暴君はルナリエの強い意思をしっかりと感じ取った。
深い溜息をつき、暴君は手を離す。
「ゲホ、ゲホ……」
ルナリエは咳込み、息を大きく吸う。
肩で息をしているルナリエを見下ろしながら、暴君……エルキュールは言った。
「君の意思の強さ、愛国心には降参だ。私の負けだよ……分かった、結婚しよう。……ああ、さっきのはさすがに九割くらい脅しだから、本気にしないでくれたまえ」
やれやれ……
とでも言いたそうに、エルキュールは肩を竦めた。
(例え自分の身がどうなろうとも……国を優先するほどの愛国心。つまりハヤスタン王国に利益がある限り、そして俺がハヤスタン王国を守ろうとする限り……絶対に裏切らない、裏切れない人物。これならば御するのは簡単だ)
ハヤスタン王国とレムリアの双方に利益が出ているうちは警戒する必要は無く……
ハヤスタン王国に被害が出る時には監視を強化すればいい。
何よりも喜ばしいことにルナリエは理性的で賢明な人間。
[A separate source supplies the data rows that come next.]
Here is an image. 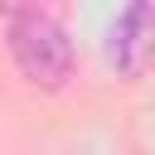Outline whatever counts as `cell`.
Here are the masks:
<instances>
[{
  "mask_svg": "<svg viewBox=\"0 0 155 155\" xmlns=\"http://www.w3.org/2000/svg\"><path fill=\"white\" fill-rule=\"evenodd\" d=\"M102 58L116 78H140L150 63H155V5L136 0L126 5L111 24H107V39H102Z\"/></svg>",
  "mask_w": 155,
  "mask_h": 155,
  "instance_id": "7a4b0ae2",
  "label": "cell"
},
{
  "mask_svg": "<svg viewBox=\"0 0 155 155\" xmlns=\"http://www.w3.org/2000/svg\"><path fill=\"white\" fill-rule=\"evenodd\" d=\"M0 29H5V48L29 87L58 92L73 78V39L58 24V15L39 10V5H5Z\"/></svg>",
  "mask_w": 155,
  "mask_h": 155,
  "instance_id": "6da1fadb",
  "label": "cell"
}]
</instances>
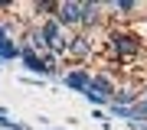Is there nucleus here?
<instances>
[{
  "mask_svg": "<svg viewBox=\"0 0 147 130\" xmlns=\"http://www.w3.org/2000/svg\"><path fill=\"white\" fill-rule=\"evenodd\" d=\"M108 49L115 52L118 59H134L144 52V39L137 36V33H127V29H115L108 36Z\"/></svg>",
  "mask_w": 147,
  "mask_h": 130,
  "instance_id": "nucleus-1",
  "label": "nucleus"
},
{
  "mask_svg": "<svg viewBox=\"0 0 147 130\" xmlns=\"http://www.w3.org/2000/svg\"><path fill=\"white\" fill-rule=\"evenodd\" d=\"M59 81H62L69 91L85 94V91H88V85H92V72H88L85 65H75V68H69V72H62V78H59Z\"/></svg>",
  "mask_w": 147,
  "mask_h": 130,
  "instance_id": "nucleus-2",
  "label": "nucleus"
},
{
  "mask_svg": "<svg viewBox=\"0 0 147 130\" xmlns=\"http://www.w3.org/2000/svg\"><path fill=\"white\" fill-rule=\"evenodd\" d=\"M53 20L62 26V33L65 29H75V26H79V0H65V3H59Z\"/></svg>",
  "mask_w": 147,
  "mask_h": 130,
  "instance_id": "nucleus-3",
  "label": "nucleus"
},
{
  "mask_svg": "<svg viewBox=\"0 0 147 130\" xmlns=\"http://www.w3.org/2000/svg\"><path fill=\"white\" fill-rule=\"evenodd\" d=\"M95 52V42L85 36V33H72V36H69V52L65 55H72V59H88Z\"/></svg>",
  "mask_w": 147,
  "mask_h": 130,
  "instance_id": "nucleus-4",
  "label": "nucleus"
},
{
  "mask_svg": "<svg viewBox=\"0 0 147 130\" xmlns=\"http://www.w3.org/2000/svg\"><path fill=\"white\" fill-rule=\"evenodd\" d=\"M101 10H105V7H101L98 0H82V3H79V26H82V29L95 26L101 20Z\"/></svg>",
  "mask_w": 147,
  "mask_h": 130,
  "instance_id": "nucleus-5",
  "label": "nucleus"
},
{
  "mask_svg": "<svg viewBox=\"0 0 147 130\" xmlns=\"http://www.w3.org/2000/svg\"><path fill=\"white\" fill-rule=\"evenodd\" d=\"M88 88H92V91H98L101 98H108V101H111V98H115V91H118V85L111 81L108 75H95V72H92V85H88Z\"/></svg>",
  "mask_w": 147,
  "mask_h": 130,
  "instance_id": "nucleus-6",
  "label": "nucleus"
},
{
  "mask_svg": "<svg viewBox=\"0 0 147 130\" xmlns=\"http://www.w3.org/2000/svg\"><path fill=\"white\" fill-rule=\"evenodd\" d=\"M0 62H20V42L3 36L0 39Z\"/></svg>",
  "mask_w": 147,
  "mask_h": 130,
  "instance_id": "nucleus-7",
  "label": "nucleus"
},
{
  "mask_svg": "<svg viewBox=\"0 0 147 130\" xmlns=\"http://www.w3.org/2000/svg\"><path fill=\"white\" fill-rule=\"evenodd\" d=\"M105 10H115L118 16H134V10H141L137 0H111V3H101Z\"/></svg>",
  "mask_w": 147,
  "mask_h": 130,
  "instance_id": "nucleus-8",
  "label": "nucleus"
},
{
  "mask_svg": "<svg viewBox=\"0 0 147 130\" xmlns=\"http://www.w3.org/2000/svg\"><path fill=\"white\" fill-rule=\"evenodd\" d=\"M137 98H141V94H137L134 88H121V91H115L111 104H115V107H134V104H137Z\"/></svg>",
  "mask_w": 147,
  "mask_h": 130,
  "instance_id": "nucleus-9",
  "label": "nucleus"
},
{
  "mask_svg": "<svg viewBox=\"0 0 147 130\" xmlns=\"http://www.w3.org/2000/svg\"><path fill=\"white\" fill-rule=\"evenodd\" d=\"M56 0H36V3H33V13H36L39 16V20H53V16H56Z\"/></svg>",
  "mask_w": 147,
  "mask_h": 130,
  "instance_id": "nucleus-10",
  "label": "nucleus"
},
{
  "mask_svg": "<svg viewBox=\"0 0 147 130\" xmlns=\"http://www.w3.org/2000/svg\"><path fill=\"white\" fill-rule=\"evenodd\" d=\"M82 98H85V101H88V104H92V107H95V111H101V107H108V104H111L108 98H101V94H98V91H92V88H88V91H85V94H82Z\"/></svg>",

つまり理性的ではない、感情的な行動は起こさない。
つまり理性的に考えて、裏切るべきではない状況を常に作れば良いだけの話だ。
(ダリオスに比べれば操りやすい……あいつは俺を裏切っても失うモノは少ないが、ルナリエはあまりにも失うモノが大きい)
エルキュールはニヤリと笑みを浮かべる。
プライドは傷ついたし、損害も出た。
だが得た利益も大きい。
今回の失敗は糧にして……次は同様のミスをしなければ良い。
(取り敢えず、アスモデウスを信用し過ぎるのはやめよう。あとは……抱く抱かないは別としてカロリナと一緒に寝よう)
そして今度の徴収の時……
アスモデウスには少々仕置きをしてやろうと、固く決意した。